1932. The economy was mired in a continuing depression, and the denizens of political office saw its recovery as the key to their fate. An outgoing Republican President cautiously blamed excesses on Wall Street; a successor Democrat elected in hopes of sweeping change was continuously cautioned against overreaching reform. The head of a major railway went so far as to warn the chair of the Senate Banking Committee against Congressional scrutiny of the markets:
The disclosures to date are causing the rank and file out through this country to distrust all banks, the good along with the bad; hoarding is starting in again; withdrawals are becoming very heavy; the whole financial structure seems to be sitting on dynamite. ["Hellhound", p. 214].

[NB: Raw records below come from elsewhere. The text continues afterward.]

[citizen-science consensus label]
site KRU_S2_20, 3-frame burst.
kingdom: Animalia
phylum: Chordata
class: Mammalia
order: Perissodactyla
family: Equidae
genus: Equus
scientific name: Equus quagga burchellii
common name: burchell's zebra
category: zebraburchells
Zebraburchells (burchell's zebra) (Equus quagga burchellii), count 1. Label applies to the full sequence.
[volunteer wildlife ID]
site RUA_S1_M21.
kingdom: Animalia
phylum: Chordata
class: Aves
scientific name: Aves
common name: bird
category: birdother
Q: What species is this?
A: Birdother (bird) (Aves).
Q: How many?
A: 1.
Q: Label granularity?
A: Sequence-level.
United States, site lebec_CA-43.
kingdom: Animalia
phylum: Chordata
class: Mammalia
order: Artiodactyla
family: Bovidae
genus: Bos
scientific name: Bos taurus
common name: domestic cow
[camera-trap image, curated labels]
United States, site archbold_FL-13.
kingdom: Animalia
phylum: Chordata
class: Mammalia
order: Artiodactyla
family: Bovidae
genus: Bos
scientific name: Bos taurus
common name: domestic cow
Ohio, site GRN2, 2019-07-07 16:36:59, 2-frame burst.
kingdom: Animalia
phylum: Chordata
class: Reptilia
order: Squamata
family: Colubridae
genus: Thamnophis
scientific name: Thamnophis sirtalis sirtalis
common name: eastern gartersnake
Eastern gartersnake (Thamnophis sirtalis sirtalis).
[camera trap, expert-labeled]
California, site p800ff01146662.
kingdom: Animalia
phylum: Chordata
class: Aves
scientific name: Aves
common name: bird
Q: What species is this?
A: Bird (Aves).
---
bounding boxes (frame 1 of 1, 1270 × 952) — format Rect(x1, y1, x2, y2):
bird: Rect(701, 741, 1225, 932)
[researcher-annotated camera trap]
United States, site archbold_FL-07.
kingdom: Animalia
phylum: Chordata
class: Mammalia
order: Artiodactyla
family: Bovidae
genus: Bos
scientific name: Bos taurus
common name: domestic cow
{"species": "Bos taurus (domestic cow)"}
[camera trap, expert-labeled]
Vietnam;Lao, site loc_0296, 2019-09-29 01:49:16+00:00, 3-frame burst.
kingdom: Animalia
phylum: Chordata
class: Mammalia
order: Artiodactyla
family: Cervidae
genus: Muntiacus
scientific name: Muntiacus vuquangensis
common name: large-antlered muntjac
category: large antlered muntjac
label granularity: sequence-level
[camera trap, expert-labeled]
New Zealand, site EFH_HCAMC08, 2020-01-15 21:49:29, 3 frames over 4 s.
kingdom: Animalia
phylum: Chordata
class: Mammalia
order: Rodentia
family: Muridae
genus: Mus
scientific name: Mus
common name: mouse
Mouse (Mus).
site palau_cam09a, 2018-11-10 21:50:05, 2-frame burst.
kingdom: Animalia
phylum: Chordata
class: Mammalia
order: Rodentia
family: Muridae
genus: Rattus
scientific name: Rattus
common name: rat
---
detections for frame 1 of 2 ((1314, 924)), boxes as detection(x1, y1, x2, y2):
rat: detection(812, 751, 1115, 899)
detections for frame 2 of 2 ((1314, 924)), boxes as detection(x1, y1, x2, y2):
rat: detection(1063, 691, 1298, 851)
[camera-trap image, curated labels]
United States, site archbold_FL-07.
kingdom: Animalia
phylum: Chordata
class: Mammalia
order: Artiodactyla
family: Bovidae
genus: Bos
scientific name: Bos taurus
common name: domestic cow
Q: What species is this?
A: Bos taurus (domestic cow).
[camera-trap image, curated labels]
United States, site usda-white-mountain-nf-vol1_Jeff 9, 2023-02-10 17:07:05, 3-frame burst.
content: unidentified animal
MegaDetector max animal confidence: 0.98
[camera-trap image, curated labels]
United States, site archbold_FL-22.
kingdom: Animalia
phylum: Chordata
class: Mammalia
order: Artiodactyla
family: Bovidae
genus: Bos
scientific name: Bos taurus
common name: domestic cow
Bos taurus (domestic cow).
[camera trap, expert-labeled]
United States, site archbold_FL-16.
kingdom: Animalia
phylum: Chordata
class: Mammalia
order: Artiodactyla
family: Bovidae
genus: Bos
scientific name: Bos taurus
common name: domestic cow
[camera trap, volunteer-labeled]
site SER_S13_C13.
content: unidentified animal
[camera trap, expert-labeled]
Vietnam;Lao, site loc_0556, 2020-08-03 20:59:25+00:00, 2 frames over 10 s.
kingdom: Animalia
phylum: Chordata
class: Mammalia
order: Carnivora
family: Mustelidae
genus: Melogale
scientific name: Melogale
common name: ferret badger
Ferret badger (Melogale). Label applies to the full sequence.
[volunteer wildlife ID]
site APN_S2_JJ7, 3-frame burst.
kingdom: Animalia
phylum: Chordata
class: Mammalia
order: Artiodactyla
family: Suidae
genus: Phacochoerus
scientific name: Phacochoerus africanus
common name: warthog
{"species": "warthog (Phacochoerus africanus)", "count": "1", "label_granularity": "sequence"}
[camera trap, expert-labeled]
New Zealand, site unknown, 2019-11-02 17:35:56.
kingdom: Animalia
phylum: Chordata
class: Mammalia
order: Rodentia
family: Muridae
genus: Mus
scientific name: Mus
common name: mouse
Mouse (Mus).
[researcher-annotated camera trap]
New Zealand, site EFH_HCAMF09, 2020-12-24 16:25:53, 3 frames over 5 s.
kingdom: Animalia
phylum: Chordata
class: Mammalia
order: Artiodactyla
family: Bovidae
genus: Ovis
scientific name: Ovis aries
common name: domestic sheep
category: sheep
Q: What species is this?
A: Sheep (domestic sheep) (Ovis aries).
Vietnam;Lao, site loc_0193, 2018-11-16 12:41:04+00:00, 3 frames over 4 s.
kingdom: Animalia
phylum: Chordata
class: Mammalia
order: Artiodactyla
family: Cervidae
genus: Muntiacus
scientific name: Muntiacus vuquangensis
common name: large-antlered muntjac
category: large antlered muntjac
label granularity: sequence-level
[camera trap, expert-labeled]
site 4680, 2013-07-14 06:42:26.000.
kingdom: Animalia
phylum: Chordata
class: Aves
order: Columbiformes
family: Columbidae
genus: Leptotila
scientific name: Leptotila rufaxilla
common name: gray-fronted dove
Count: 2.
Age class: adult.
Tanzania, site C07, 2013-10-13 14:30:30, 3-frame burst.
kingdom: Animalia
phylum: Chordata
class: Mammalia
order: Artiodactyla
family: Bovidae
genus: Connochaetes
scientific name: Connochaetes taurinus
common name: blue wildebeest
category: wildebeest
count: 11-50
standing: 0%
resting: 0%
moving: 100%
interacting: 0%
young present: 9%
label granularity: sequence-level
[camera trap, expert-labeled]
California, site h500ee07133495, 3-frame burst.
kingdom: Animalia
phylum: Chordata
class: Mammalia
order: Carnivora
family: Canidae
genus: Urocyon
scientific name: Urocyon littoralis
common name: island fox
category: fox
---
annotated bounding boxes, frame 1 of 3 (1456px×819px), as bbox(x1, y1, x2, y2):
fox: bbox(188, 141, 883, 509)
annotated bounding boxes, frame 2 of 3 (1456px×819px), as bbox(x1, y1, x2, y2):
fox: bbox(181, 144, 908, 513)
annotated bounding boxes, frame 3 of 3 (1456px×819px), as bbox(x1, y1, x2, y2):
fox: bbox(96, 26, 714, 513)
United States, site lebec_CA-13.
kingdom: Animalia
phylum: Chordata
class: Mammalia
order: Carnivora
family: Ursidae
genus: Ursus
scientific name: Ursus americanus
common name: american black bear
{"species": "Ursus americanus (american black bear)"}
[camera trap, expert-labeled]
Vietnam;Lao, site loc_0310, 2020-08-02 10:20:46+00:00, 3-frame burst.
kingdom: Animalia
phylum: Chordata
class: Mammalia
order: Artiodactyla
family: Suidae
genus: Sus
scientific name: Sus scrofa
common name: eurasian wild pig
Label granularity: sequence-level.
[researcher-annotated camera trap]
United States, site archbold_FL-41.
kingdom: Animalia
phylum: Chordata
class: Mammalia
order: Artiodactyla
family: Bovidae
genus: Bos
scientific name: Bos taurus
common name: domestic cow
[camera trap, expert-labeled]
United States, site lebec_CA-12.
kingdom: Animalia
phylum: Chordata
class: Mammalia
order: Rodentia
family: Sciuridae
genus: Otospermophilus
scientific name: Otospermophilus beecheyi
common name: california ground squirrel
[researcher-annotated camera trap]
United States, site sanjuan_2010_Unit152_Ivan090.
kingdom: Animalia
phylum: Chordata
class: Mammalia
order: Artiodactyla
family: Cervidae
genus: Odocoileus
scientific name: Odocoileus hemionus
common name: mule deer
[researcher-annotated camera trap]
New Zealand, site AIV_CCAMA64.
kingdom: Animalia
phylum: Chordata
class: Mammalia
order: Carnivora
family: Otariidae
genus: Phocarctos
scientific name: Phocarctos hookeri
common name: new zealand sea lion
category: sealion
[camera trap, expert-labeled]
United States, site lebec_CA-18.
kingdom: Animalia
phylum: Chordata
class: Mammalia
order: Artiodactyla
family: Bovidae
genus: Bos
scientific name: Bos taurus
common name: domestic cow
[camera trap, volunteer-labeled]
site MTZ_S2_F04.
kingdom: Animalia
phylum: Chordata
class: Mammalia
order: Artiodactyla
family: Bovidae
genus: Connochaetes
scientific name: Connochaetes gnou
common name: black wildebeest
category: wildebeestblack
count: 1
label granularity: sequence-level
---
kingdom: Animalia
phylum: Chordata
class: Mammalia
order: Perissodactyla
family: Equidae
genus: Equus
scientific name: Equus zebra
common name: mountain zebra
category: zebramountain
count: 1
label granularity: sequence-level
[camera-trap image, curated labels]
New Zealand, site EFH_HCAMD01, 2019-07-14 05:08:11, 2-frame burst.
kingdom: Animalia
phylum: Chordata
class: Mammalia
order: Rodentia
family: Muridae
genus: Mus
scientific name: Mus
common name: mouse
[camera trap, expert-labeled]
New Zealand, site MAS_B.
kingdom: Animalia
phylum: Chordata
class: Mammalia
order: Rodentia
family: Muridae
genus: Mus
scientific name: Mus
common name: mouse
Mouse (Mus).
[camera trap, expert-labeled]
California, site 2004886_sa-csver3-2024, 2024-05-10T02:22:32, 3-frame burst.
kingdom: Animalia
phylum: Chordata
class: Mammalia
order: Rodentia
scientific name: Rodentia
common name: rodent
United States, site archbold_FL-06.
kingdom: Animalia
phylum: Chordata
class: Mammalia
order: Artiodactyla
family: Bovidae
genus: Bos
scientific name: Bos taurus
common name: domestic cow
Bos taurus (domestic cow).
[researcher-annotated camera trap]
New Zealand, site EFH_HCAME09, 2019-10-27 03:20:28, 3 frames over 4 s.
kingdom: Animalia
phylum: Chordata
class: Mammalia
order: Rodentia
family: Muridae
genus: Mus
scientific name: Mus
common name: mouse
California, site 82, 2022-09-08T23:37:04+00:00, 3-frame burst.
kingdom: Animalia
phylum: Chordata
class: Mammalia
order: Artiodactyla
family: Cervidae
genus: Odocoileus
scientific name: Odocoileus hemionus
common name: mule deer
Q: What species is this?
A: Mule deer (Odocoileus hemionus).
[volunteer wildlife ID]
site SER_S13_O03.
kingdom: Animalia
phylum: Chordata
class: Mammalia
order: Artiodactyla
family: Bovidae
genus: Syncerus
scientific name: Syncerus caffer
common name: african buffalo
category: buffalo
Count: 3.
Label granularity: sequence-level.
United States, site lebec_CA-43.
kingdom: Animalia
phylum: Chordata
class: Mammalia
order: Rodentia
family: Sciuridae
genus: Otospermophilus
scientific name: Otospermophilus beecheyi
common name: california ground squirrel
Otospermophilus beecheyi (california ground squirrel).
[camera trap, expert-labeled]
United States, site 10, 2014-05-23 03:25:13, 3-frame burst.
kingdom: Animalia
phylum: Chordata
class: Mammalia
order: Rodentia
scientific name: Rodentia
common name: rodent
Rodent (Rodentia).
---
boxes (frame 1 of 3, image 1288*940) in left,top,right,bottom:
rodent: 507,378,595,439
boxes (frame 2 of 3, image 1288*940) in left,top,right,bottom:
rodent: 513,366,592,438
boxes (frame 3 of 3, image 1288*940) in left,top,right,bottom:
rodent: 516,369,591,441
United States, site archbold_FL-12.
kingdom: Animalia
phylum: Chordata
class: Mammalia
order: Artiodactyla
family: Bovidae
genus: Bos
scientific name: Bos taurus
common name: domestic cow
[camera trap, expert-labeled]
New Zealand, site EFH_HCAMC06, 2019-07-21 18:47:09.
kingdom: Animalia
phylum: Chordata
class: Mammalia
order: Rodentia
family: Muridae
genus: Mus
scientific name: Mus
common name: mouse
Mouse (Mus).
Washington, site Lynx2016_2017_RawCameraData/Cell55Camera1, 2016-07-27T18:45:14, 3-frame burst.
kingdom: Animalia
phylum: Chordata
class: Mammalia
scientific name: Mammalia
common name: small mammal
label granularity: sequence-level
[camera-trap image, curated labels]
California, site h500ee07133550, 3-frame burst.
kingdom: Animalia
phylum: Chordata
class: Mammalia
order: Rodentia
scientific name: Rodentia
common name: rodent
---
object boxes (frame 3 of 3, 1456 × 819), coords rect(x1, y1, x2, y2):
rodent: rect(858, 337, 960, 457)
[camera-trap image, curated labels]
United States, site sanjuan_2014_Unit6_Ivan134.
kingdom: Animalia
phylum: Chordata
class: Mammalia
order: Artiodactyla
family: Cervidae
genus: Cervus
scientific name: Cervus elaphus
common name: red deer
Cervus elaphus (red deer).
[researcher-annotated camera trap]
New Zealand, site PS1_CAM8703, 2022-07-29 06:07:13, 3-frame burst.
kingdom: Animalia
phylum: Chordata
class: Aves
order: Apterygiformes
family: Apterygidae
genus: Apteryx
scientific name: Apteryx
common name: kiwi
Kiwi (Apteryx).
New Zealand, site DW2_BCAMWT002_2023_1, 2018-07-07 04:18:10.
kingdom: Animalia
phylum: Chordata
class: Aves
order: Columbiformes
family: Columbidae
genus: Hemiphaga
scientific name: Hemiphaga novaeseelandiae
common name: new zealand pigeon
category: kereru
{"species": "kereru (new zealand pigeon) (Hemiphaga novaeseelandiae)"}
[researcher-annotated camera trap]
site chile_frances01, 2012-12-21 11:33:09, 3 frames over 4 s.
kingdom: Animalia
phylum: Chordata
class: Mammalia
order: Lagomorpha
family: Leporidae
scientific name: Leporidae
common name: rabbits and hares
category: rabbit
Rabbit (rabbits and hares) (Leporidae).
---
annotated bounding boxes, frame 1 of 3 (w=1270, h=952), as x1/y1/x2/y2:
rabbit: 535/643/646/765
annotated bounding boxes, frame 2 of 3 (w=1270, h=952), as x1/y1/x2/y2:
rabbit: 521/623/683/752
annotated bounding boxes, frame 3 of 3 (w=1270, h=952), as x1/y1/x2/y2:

Against this backdrop were held the famed Pecora Hearings, the New Deal inquiry both placing financial reform in the popular conscience and laying the groundwork for the federalizing of securities regulation in this country. To fans of financial law, the story of the closing months of the lengthy Senate investigation is epic yet largely undetailed. Hence the import of Michael Perinos' new book, "The Hellhound of Wall Street: How Ferdinand Pecora's Investigation of the Great Crash Forever Changed American Finance." Professor Perino of St. John's Law School succeeds in dramatizing the clash pitting Ferdinand Pecora, the bold former NY prosecutor, against a parade of Wall Street titans in a pivotal ten days of hearings emblematic of the new confrontation between Washington and the securities markets. Along the way, the Professor aptly describes the conflux of personalities, politics and luck that produce any noteworthy historical tale.
The book is a great read and a ready source of historical testimony by Charles E. Mitchell, Richard Whitney, J.P. Morgan, Jr., and others. Kudos to Professor Perino (a former NY litigator himself) for contributing a riveting account of a singular time in the history of business regulation.